Top of Extracted information

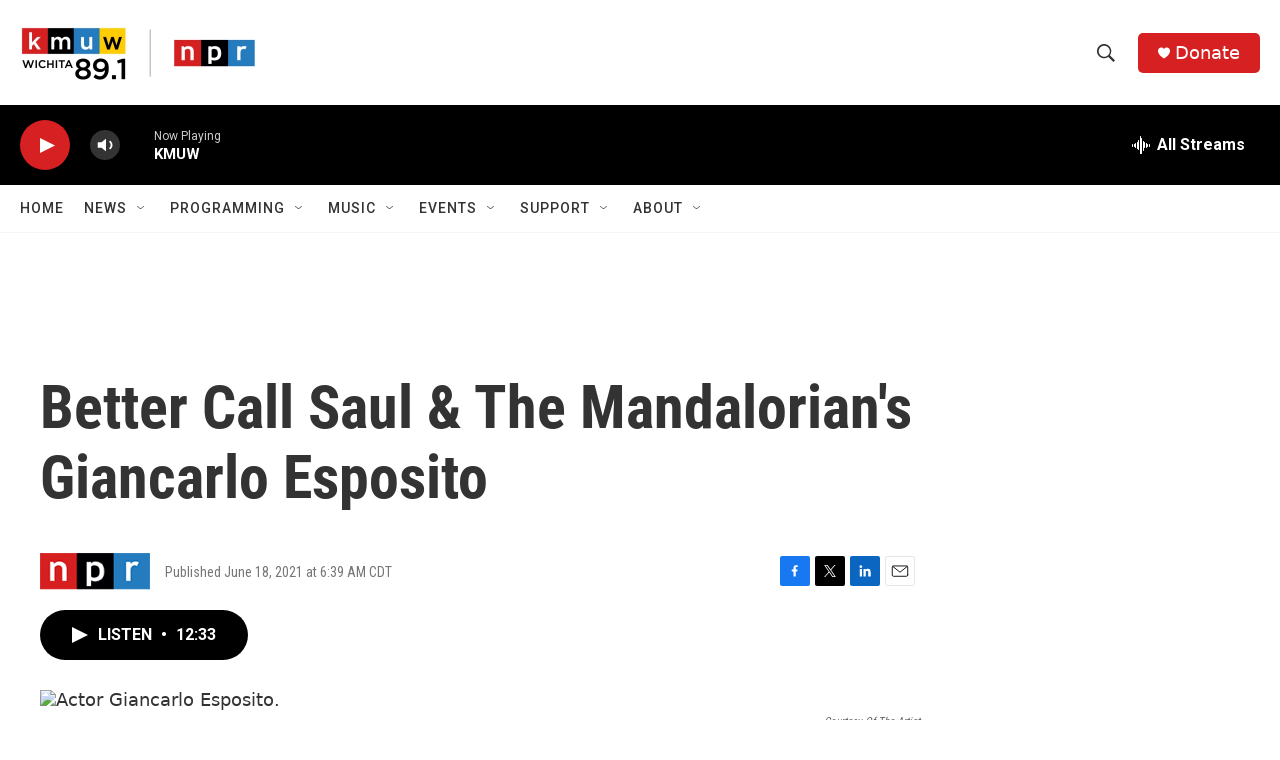

--- FILE ---
content_type: text/html; charset=utf-8
request_url: https://www.google.com/recaptcha/api2/aframe
body_size: 249
content:
<!DOCTYPE HTML><html><head><meta http-equiv="content-type" content="text/html; charset=UTF-8"></head><body><script nonce="1vE8p2bb0lHqCcbZOJZMhQ">/** Anti-fraud and anti-abuse applications only. See google.com/recaptcha */ try{var clients={'sodar':'https://pagead2.googlesyndication.com/pagead/sodar?'};window.addEventListener("message",function(a){try{if(a.source===window.parent){var b=JSON.parse(a.data);var c=clients[b['id']];if(c){var d=document.createElement('img');d.src=c+b['params']+'&rc='+(localStorage.getItem("rc::a")?sessionStorage.getItem("rc::b"):"");window.document.body.appendChild(d);sessionStorage.setItem("rc::e",parseInt(sessionStorage.getItem("rc::e")||0)+1);localStorage.setItem("rc::h",'1769133508977');}}}catch(b){}});window.parent.postMessage("_grecaptcha_ready", "*");}catch(b){}</script></body></html>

Bottom of Extracted information

Work order:
Would you restate the records above word for word and exclude the pictures?

Output:
--- FILE ---
content_type: text/html; charset=utf-8
request_url: https://www.google.com/recaptcha/api2/aframe
body_size: 249
content:
<!DOCTYPE HTML><html><head><meta http-equiv="content-type" content="text/html; charset=UTF-8"></head><body><script nonce="1vE8p2bb0lHqCcbZOJZMhQ">/** Anti-fraud and anti-abuse applications only. See google.com/recaptcha */ try{var clients={'sodar':'https://pagead2.googlesyndication.com/pagead/sodar?'};window.addEventListener("message",function(a){try{if(a.source===window.parent){var b=JSON.parse(a.data);var c=clients[b['id']];if(c){var d=document.createElement('img');d.src=c+b['params']+'&rc='+(localStorage.getItem("rc::a")?sessionStorage.getItem("rc::b"):"");window.document.body.appendChild(d);sessionStorage.setItem("rc::e",parseInt(sessionStorage.getItem("rc::e")||0)+1);localStorage.setItem("rc::h",'1769133508977');}}}catch(b){}});window.parent.postMessage("_grecaptcha_ready", "*");}catch(b){}</script></body></html>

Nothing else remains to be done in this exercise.